# Task objective
Copy exactly, please, the line that has "order: Rodentia" in it along with every line after it to the end of the listing.

# Records for this task
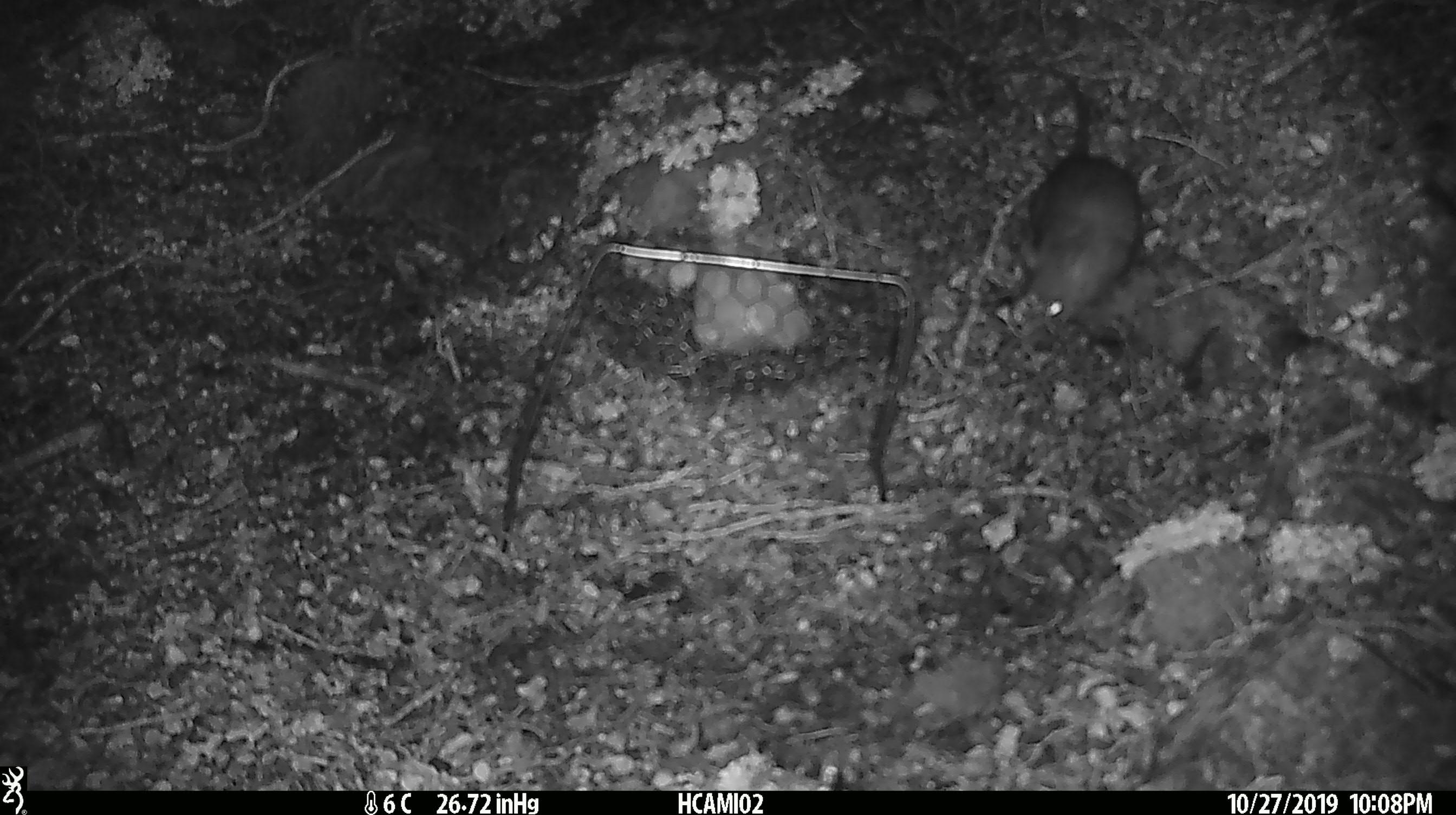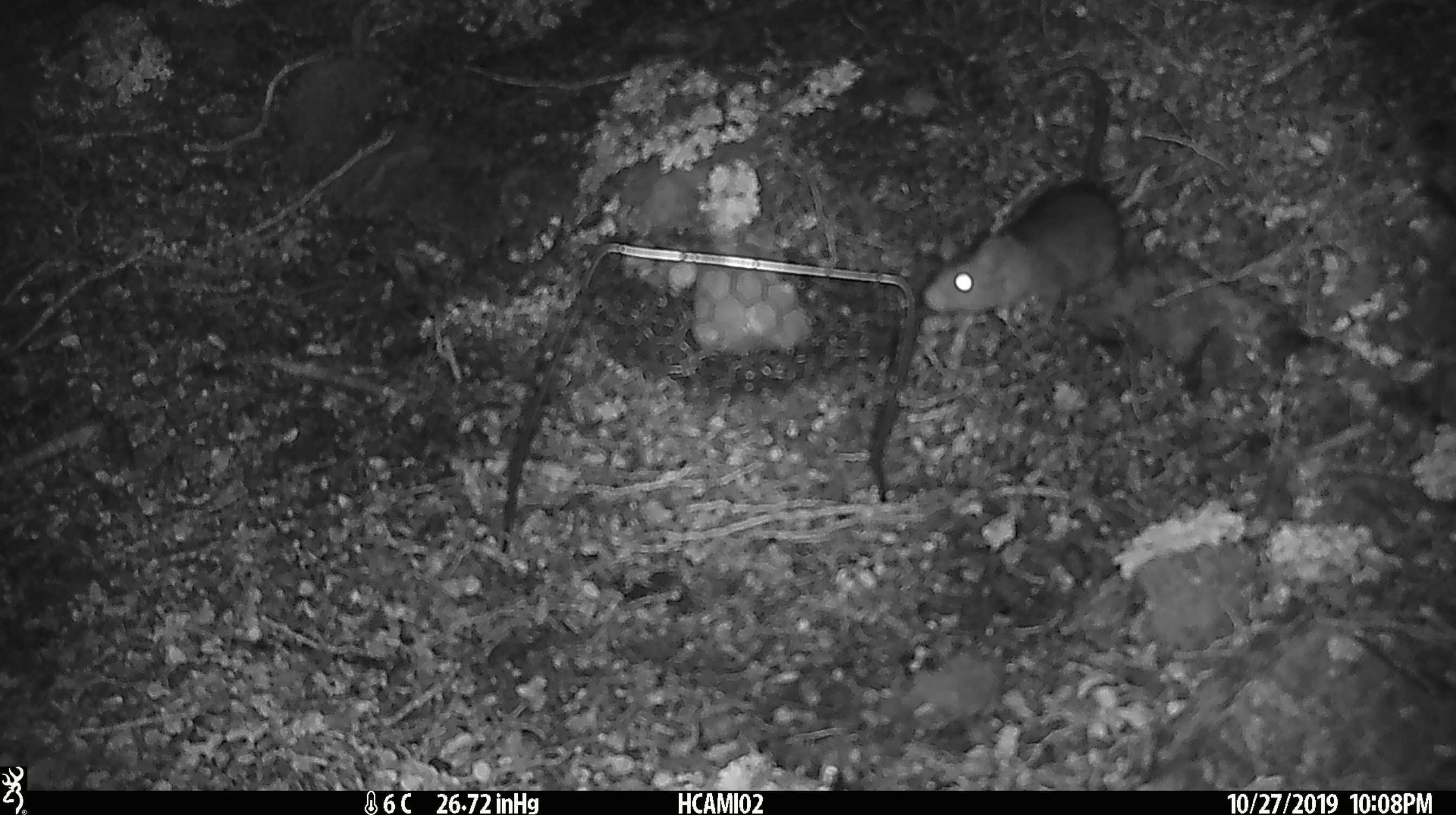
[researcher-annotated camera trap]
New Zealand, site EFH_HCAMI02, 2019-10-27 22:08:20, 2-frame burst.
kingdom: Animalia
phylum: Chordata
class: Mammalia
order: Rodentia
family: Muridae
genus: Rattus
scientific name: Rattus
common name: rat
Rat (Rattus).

# Response for this exercise
order: Rodentia
family: Muridae
genus: Rattus
scientific name: Rattus
common name: rat
Rat (Rattus).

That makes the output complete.